■ **Objetivo**: Transcreva na íntegra, sem qualquer alteração, o texto reproduzido na seção Fonte.

■ **Fonte**:
===============

Apocalipse em si bemol para agora e sempre

Invoco o Santíssimo Nome de Deus, Todo-Poderoso, para garantir que nada tenho contra as artes plásticas, como nada tenho contra as artes marciais, as artes pelas artes, as artes do demônio e toda e qualquer manifestação de arte. Contudo, quando ouço falar em instalações, que não sejam as sanitárias, sinto uma pontada no meu orgulho.
Não as entendo nem finjo entendê-las. Ao longo dos anos, ganhei alguma experiência em percorrer museus, conheço todos os de maior fama e, embora me chateie com a sucessão de túmulos etruscos e de vasos quebrados, muito me emociono a cada visita que faço, sobretudo a dois deles, o do Prado e a Alte Pinakotek, de Munique.
O problema das instalações, em princípio, é que elas não chegam a ser bonitas e, no geral, não chegam a ser nada, além de uma intenção de dizer alguma coisa que não precisa ser dita. E, dita, fica por isso mesmo.

===============

■ **Material coletado**:
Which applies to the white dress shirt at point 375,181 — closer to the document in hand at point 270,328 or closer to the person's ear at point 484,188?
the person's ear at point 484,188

===============

■ **Resolução**:
Apocalipse em si bemol para agora e sempre

Invoco o Santíssimo Nome de Deus, Todo-Poderoso, para garantir que nada tenho contra as artes plásticas, como nada tenho contra as artes marciais, as artes pelas artes, as artes do demônio e toda e qualquer manifestação de arte. Contudo, quando ouço falar em instalações, que não sejam as sanitárias, sinto uma pontada no meu orgulho.
Não as entendo nem finjo entendê-las. Ao longo dos anos, ganhei alguma experiência em percorrer museus, conheço todos os de maior fama e, embora me chateie com a sucessão de túmulos etruscos e de vasos quebrados, muito me emociono a cada visita que faço, sobretudo a dois deles, o do Prado e a Alte Pinakotek, de Munique.
O problema das instalações, em princípio, é que elas não chegam a ser bonitas e, no geral, não chegam a ser nada, além de uma intenção de dizer alguma coisa que não precisa ser dita. E, dita, fica por isso mesmo.